— Actions to take —
A. In the NAFDAC passage, reproduce the text between "The return of" and "ports and borders.", inclusive, substituting "seaports and land borders" for every occurrence of "ports and borders".
B. According to the NAFDAC passage, importation of which types of products came under enhanced control?
C. What reasons does the NAFDAC passage give for the significant improvement in controlling imports of drugs, food, chemicals, detergents, cosmetics, and packaged water?

The return of the National Agency for Food and Drug Administration and Control (NAFDAC) to the ports and borders in May 2018 after seven years of absence and heightened readiness and alertness of the Agency’s Ports Inspection Directorate have significantly enhanced activities involving the control of importation of drugs, food, chemicals, detergents, cosmetics, and packaged water. The Agency’s support from the Office of National Security Adviser, engagement with the Nigeria Customs Service (NCS), support from the Comptroller General and officers of the NCS, plus change in the paradigm of the Agency to Customer-focused and Agency-minded have also influenced positively the control at the ports and borders.
Acting on intelligence reports in September 2018 and in collaboration with the NCS, NAFDAC monitored and intercepted 30 containers (between September and November) of unregistered pharmaceutical products that were destined for Nigeria. Prior to this time, 53 containers (in Lagos Ports) and 9 (in Onne, Rivers State) of unregistered pharmaceuticals were intercepted with the support of the Nigeria Customs Service. Of these latter containers, some have been examined while some are still waiting for examination.

— Given information —
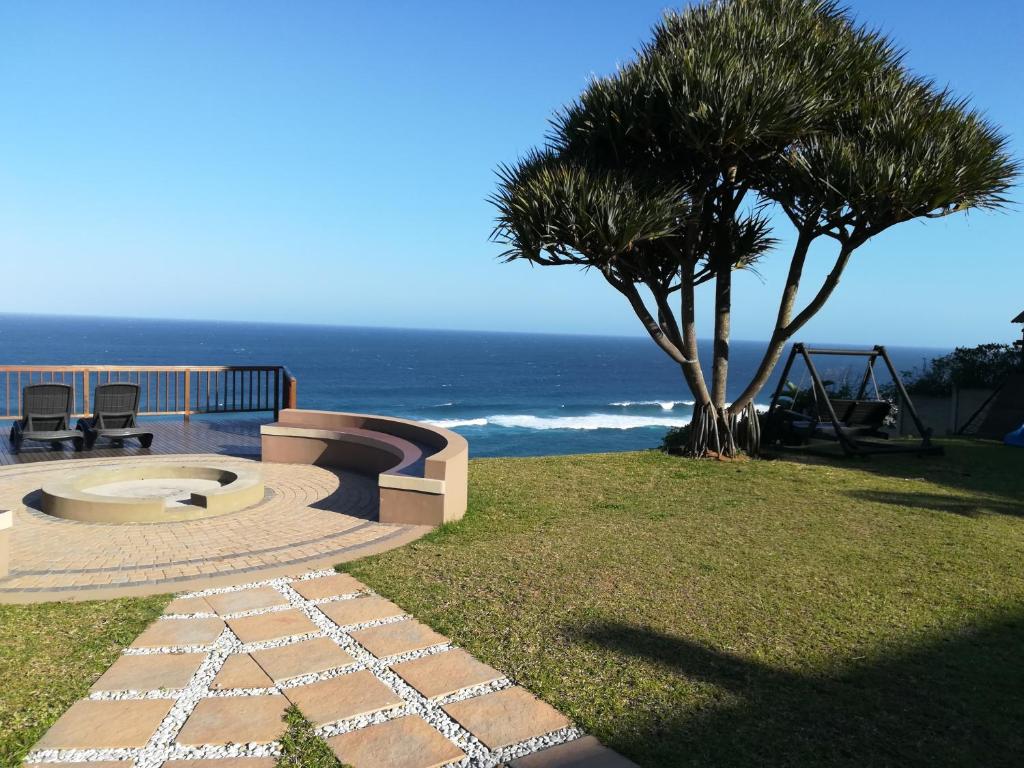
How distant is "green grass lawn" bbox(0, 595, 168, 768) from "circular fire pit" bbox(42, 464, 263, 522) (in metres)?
2.24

— Solutions to the exercise —
A.
The return of the National Agency for Food and Drug Administration and Control (NAFDAC) to the seaports and land borders in May 2018 after seven years of absence and heightened readiness and alertness of the Agency’s Ports Inspection Directorate have significantly enhanced activities involving the control of importation of drugs, food, chemicals, detergents, cosmetics, and packaged water. The Agency’s support from the Office of National Security Adviser, engagement with the Nigeria Customs Service (NCS), support from the Comptroller General and officers of the NCS, plus change in the paradigm of the Agency to Customer-focused and Agency-minded have also influenced positively the control at the seaports and land borders.

B. Drugs, food, chemicals, detergents, cosmetics, and packaged water.

C. In May 2018, NAFDAC returned to the ports and borders after seven years away, and the Agency's Ports Inspection Directorate showed heightened readiness and alertness. Several other factors also helped. The Agency had support from the Office of National Security Adviser and from the Comptroller General and officers of the Nigeria Customs Service. It also engaged with the Customs Service and shifted to a Customer-focused and Agency-minded approach.